A year of snowfall; snow fell of a quality not seen in Edinburgh for several years. On the 9th February; we even resorted to attaching the snow plough to the front of the tractor. It was six years previously when we last used the snowplough in the garden.
Following the melt we were rewarded with the best flowering season for Rhododendron, Magnolia and Bluebells for many years. Apart from a couple of mornings early in the season when blossom was damaged by early morning sun on frosted plants there were no other spoilt blooms.
The season continued with herbaceous flowering of an equally high standard. All in all the best flowering season that I can remember – ever.
May was cold and dry; the soil took a long time to warm up but the weed seeds germinated just to prove there is life in the soil. Then the 29th dawned, the sun rose at 4.30 am and burnt a continuous groove in the sunshine recording card until a cloud passed at 6.50pm and then shone briefly again for a further 15 minutes.
The following day this was beaten; continuous sunshine from 4.30am until 7.20pm with a maximum temperature of 24.9oc. Was it this combination of weather that allowed the production of much cuckoo spit; evident from late May through June?
Following the max. temp of the year on 2 July of 29.9oc, (only beaten by the 5th August 1975 at 30oc), the summer became warm and humid with the usual torrential rainfall we now expect. Following 36 hours of continuous rain during August a Betula utilis collapsed with a rotted root plate. A changing climate? This is the fourth year now where the European monsoon drenches us through August with torrential rain brought in by westerly winds from the Atlantic. Thereafter we then experience long dry Indian summers. This year lasting well into late October.
The weather pattern stabilised in September. Autumn colour started very early with good leaf tints from mid September; Betula, Sorbus and Euonymus leading the way.
The first V formation of Geese passed overhead, flying south, on the last day of September. The first white ground frost in the morning of Saturday 17th October added ambiance to the exceptional autumn colour.
November was wet. The highest November rainfall for two decades. In total 125.6mm of rain fell throughout the month. Since 1990 only November 2000 produced more than 100mm of rain (103.3mm). The ground was sodden and still is. It makes horticulture difficult to practice when soil becomes unworkable with this level of rainfall and unpleasant to work outdoors.

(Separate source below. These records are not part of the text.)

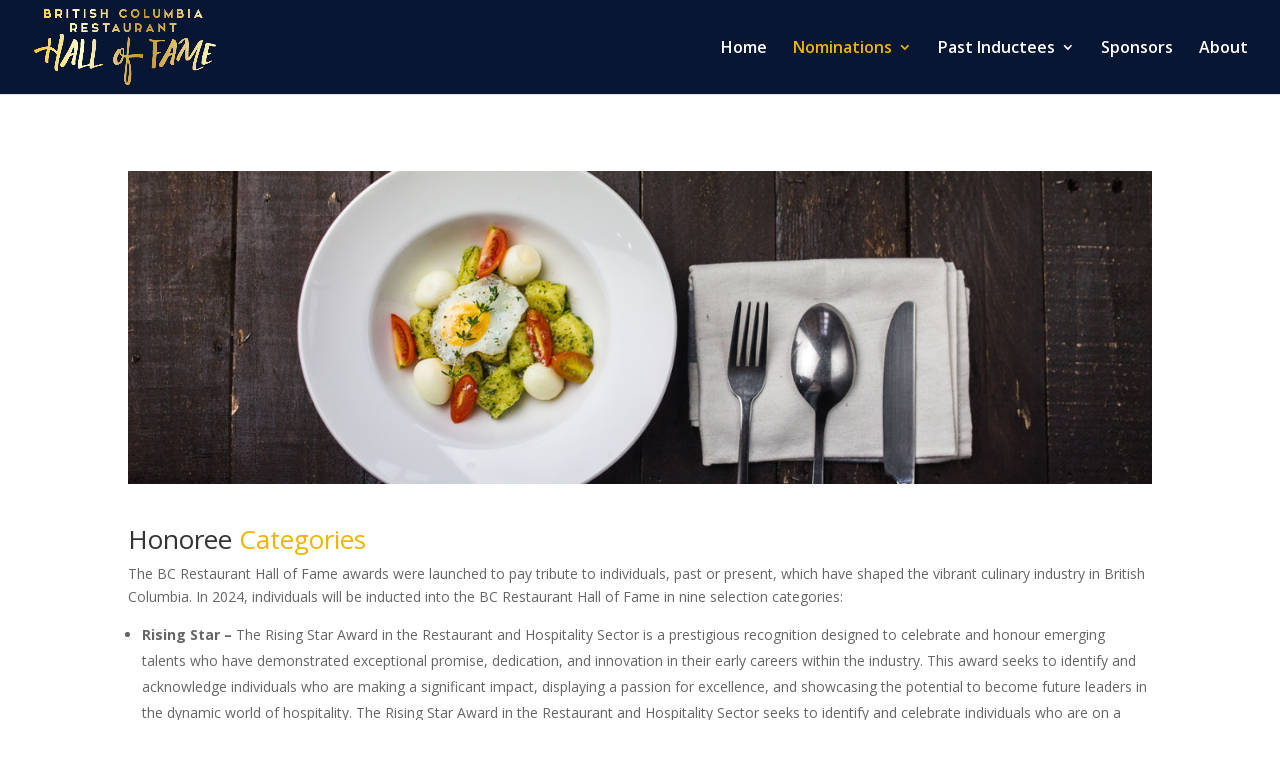

--- FILE ---
content_type: text/css
request_url: https://bcrfahalloffame.com/wp-content/et-cache/81/et-divi-dynamic-tb-1679-81-late.css?ver=1752076400
body_size: -73
content:
@font-face{font-family:ETmodules;font-display:block;src:url(//bcrfahalloffame.com/wp-content/themes/Divi/core/admin/fonts/modules/social/modules.eot);src:url(//bcrfahalloffame.com/wp-content/themes/Divi/core/admin/fonts/modules/social/modules.eot?#iefix) format("embedded-opentype"),url(//bcrfahalloffame.com/wp-content/themes/Divi/core/admin/fonts/modules/social/modules.woff) format("woff"),url(//bcrfahalloffame.com/wp-content/themes/Divi/core/admin/fonts/modules/social/modules.ttf) format("truetype"),url(//bcrfahalloffame.com/wp-content/themes/Divi/core/admin/fonts/modules/social/modules.svg#ETmodules) format("svg");font-weight:400;font-style:normal}

--- FILE ---
content_type: text/css
request_url: https://bcrfahalloffame.com/wp-content/themes/Divi-child/style.css?ver=4.27.4
body_size: -46
content:
/*
Theme Name: BCRFA Child Theme
Theme URI: http://www.elegantthemes.com/gallery/divi/
Template: Divi
Author: Elegant Themes - Baese Creative
Author URI: https://baese.ca
Description: Smart. Flexible. Beautiful. Divi is the most powerful theme in our collection.
Version: 4.21.1.1689799414
Updated: 2023-07-19 20:43:34

*/



--- FILE ---
content_type: text/css
request_url: https://bcrfahalloffame.com/wp-content/et-cache/81/et-divi-dynamic-tb-1679-81-late.css
body_size: -103
content:
@font-face{font-family:ETmodules;font-display:block;src:url(//bcrfahalloffame.com/wp-content/themes/Divi/core/admin/fonts/modules/social/modules.eot);src:url(//bcrfahalloffame.com/wp-content/themes/Divi/core/admin/fonts/modules/social/modules.eot?#iefix) format("embedded-opentype"),url(//bcrfahalloffame.com/wp-content/themes/Divi/core/admin/fonts/modules/social/modules.woff) format("woff"),url(//bcrfahalloffame.com/wp-content/themes/Divi/core/admin/fonts/modules/social/modules.ttf) format("truetype"),url(//bcrfahalloffame.com/wp-content/themes/Divi/core/admin/fonts/modules/social/modules.svg#ETmodules) format("svg");font-weight:400;font-style:normal}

The Garden experienced the first snow of the winter on 17th December and then it just kept snowing. It is unusual to have such a prolonged snowfall at the end of the year and makes for a long winter. Deep cold will sort the wheat from the chaff with regard to survival of dubiously hardy plants. The reliable Winter Jasmine,
is a winner no matter what the climate throws at it. This is the one to draw the wallet from the pocket when contemplating a purchase. Other members of the genus may exude a delightful perfumed scent but will not flower with such reliability.
With the soil sodden and largely unworkable; what to do? Concentrate your mind on herbs. How many times do we realise at the last minute that a selection of herbs is essential to add flavour to the Christmas dinner? How many times do we reach for the dried shop bought version? Pulling long forgotten bottles from the back of the cupboard. Now is the time to draw up the selection of herbs to be planted in 2010 within easy reach of the kitchen door or in the window box on the kitchen window ledge. To the staples; Rosemary, Bay, Thyme and Mint can be added the more tender and annual members of the group; Sage, Parsley, Dill, Coriander. Read and research in the warmth of your home and be ready to sow and plant with lengthening days.
Best wishes for the New Year and successful cultivation through 2010.